While there are different surgical options, the most important thing to remember is that weight-loss surgery supports an effort to change your lifestyle. That’s the true foundation of successful weight loss. Anyone considering weight-loss surgery needs to embrace a healthy lifestyle before and after the operation, since surgery does not replace the lifestyle effort. It only supports it.

James Early, M.D.


Weight-loss surgery is performed primarily to cause someone to eat less or absorb fewer calories. Eating less is achieved by reducing the size of the stomach. Absorbing fewer calories happens when parts of the stomach and intestines are bypassed, so they’re not exposed to the food and calories as they go through the digestive tract. Current surgeries may also work by causing changes in the chemicals and hormones that the body makes, thereby decreasing appetite.

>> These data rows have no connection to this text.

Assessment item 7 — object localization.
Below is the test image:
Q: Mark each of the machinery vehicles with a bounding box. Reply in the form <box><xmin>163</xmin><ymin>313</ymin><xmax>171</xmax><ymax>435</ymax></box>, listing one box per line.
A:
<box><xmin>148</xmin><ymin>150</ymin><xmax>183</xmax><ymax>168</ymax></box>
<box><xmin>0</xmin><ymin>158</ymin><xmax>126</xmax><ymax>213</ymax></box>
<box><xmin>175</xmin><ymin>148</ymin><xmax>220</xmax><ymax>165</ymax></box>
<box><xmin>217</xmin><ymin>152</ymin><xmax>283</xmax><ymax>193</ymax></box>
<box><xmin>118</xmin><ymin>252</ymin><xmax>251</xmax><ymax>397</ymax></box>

There are different kinds of surgery. Gastric bypass surgery (Roux-en-Y) works to both decrease the stomach size and to bypass part of the stomach and small intestine. Gastric banding surgery (Lap-Band, Realize) acts primarily by decreasing the size of the upper stomach and allowing fullness with much less food intake. Other surgeries, such as the “sleeve” procedure, are also available. If you’re considering surgery, it’s important to fully research which ones are available, how long they have been performed and what the long-term data shows about their success.

Scott Shikora, M.D., F.A.C.S.


Weight-loss surgery (aka bariatric surgery) consists of a group of surgical operations designed to achieve both meaningful and sustainable weight loss. These procedures involve surgically manipulating the stomach (and sometimes the small intestines) to reduce food intake, and, in some cases, to reduce the absorption of calories into the body. The procedures include:

  • Adjustable gastric banding: This common surgery achieves weight loss solely by restricting how much food one can eat.

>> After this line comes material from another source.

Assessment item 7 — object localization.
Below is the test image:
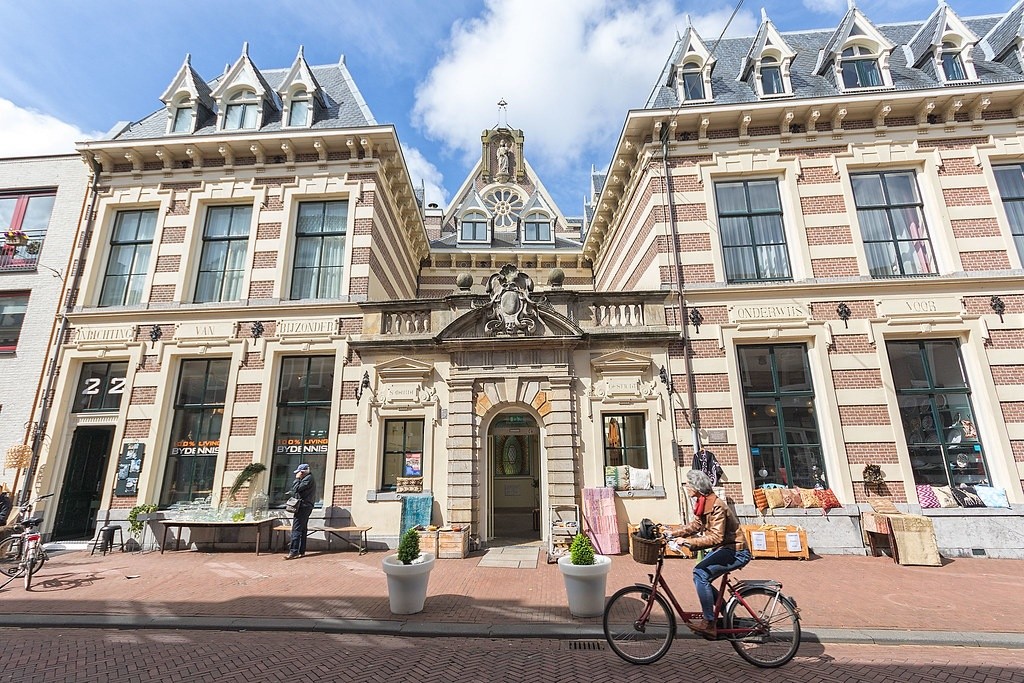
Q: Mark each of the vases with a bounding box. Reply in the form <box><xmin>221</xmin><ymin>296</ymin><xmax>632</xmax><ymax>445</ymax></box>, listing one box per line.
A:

  • Gastric bypass: This common surgery achieves weight loss not only by restricting how much food one can eat, but also through hormonal changes, appetite reduction, food intolerances and mild malabsorption, in which the body absorbs fewer calories and nutrients.

  • Biliopancreatic diversion: A less commonly performed operation, in which the intestines are bypassed, this achieves weight loss predominantly by limiting the absorption of calories consumed.

  • Vertical sleeve gastrectomy: Also less common, this procedure involves removing part of the stomach. It is a new procedure and the exact mechanism of action has not yet been determined.

Currently, all of these procedures can be and are performed laparoscopically, meaning that surgeons operate through several small incisions with the aid of a video camera rather than through a long incision. This means less risk of complications, quicker healing, and less scarring.

John P. Foreyt, Ph.D.


About a decade ago, I was on the National Institutes of Health panel that wrote the clinical guidelines on the identification, evaluation and treatment of overweight and obesity in adults. We agreed that:

  • Diet and exercise should be the first interventions for losing weight, because they are the least intrusive and have few negative side effects.

  • If those strategies were not effective, weight-loss drugs should come next.

  • If drugs were not helpful, then surgery might be considered.

The main problem that we found: Weight losses achieved through diet, exercise and drugs generally were quite modest, around 10 to 20 pounds on average, and regaining the lost weight was common. Often, these strategies were especially ineffective for people needing to lose a lot of weight. On the other hand, surgical interventions for weight loss generally produced large weight losses, often 100 pounds or more over one year, with less initial regain.

A decade later, the results are even more pronounced. Weight-loss surgery is an effective intervention to limit caloric intake and subsequently to lose large amounts of weight. For severely obese adults who have struggled unsuccessfully in their weight-loss attempts, bariatric surgery today is an acceptable and effective approach for losing clinically significant amounts of weight.